Esto no siempre fue así: antes de nuestra sociedad occidental moderna, las culturas de todo el mundo relacionaban los colores con algún tema cosmogónico o místico. A diferencia de hoy, los colores tuvieron en otros tiempos un trasfondo de plenitud cualitativa, es decir, algo más allá de su percepción: tenían personalidad, sensualidad y un discurso valorativo. En la cultura Náhuatl, por ejemplo, Tlatlaltik se usa para designar a cualquier cosa grisácea, pues se trata de una metáfora cuya origen es el sustantivo tlalli, que significa tierra, y a dicho color grisáceo le acompaña su respectiva carga simbólica, pues la tierra se concibe dentro de dicha cultura como una fuente creadora de vida. Lo notable al mencionar dicho ejemplo es el hecho de que un color que pareciera para nosotros reducible a un código digital (o de cualquier otra sistema de estandarización), para otras culturas representaba un engranaje medular que, junto con todo lo demás, conforma su compleja cosmovisión y campo de representación.                    

La condición actual, que mantiene al espectro cromático limitado bajo a la racionalidad lógica moderna, es el resultado de una serie de procesos históricos que se intensifico a lo largo del siglo pasado. Podríamos anotar aquí dos ejemplos que ayudan a esclarecer este devenir.
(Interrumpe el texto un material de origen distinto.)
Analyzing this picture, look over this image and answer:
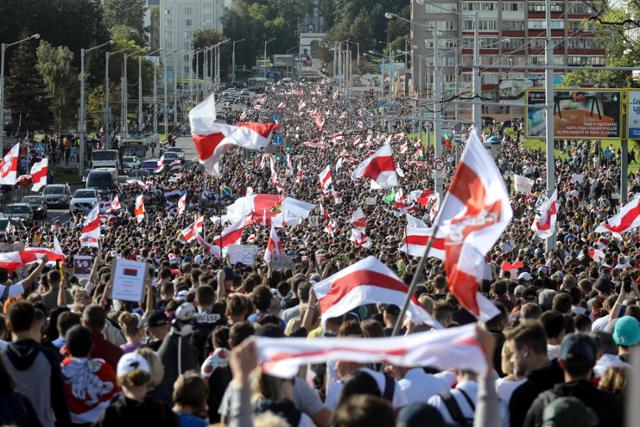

El primero: la colección de pigmentos de Edward Forbes, exhibida hoy en uno de los Museos de Arte de Harvard. Esta consiste en una compilación de mas de 2,500 objetos y pigmentos de todo el mundo, acumulados a lo largo de la primera mitad del siglo XX y cuyo objetivo es coleccionar, analizar, conservar y posiblemente reproducir sus distintos colores y tonos. Esta manera de coleccionar colores podría representar un primer esfuerzo hacia la secularización cromática, pues se coleccionan de una manera no jerárquica, acumulativa, taxonómica, y cuya meta es sintetizar la integridad de los colores a su aspecto medible. Dentro de esta colección de pigmentos, un color solo adquiere su sentido con respecto (y contraste) a los demás pero nunca por si solo, pues la dimensión cualitativa del color es sutilmente cancelada. El segundo ejemplo de un suceso dentro la progresión histórica hacia la neutralidad del color va en una dirección similar: el sistema de estandarización Pantone. Dicho sistema podría considerarse la consecuencia lógica del proceso de secularización del color, pues supone una codificación y estandarización universal, que sitúa a todos los colores en un mismo nivel y después les asigna un código como única manera de identificación. Los recientes productos Pantone (tasas, libretas, bolsas, fundas de celular, etc.) representan un afán por introducirle al color una nueva faceta cualitativa: travestir al color de mercancía, es decir, la secularización ultima. Desafortunadamente, si los colores carecen de un trasfondo alegórico, aquella gama de productos no es más que una variación del mismo tono de gris. 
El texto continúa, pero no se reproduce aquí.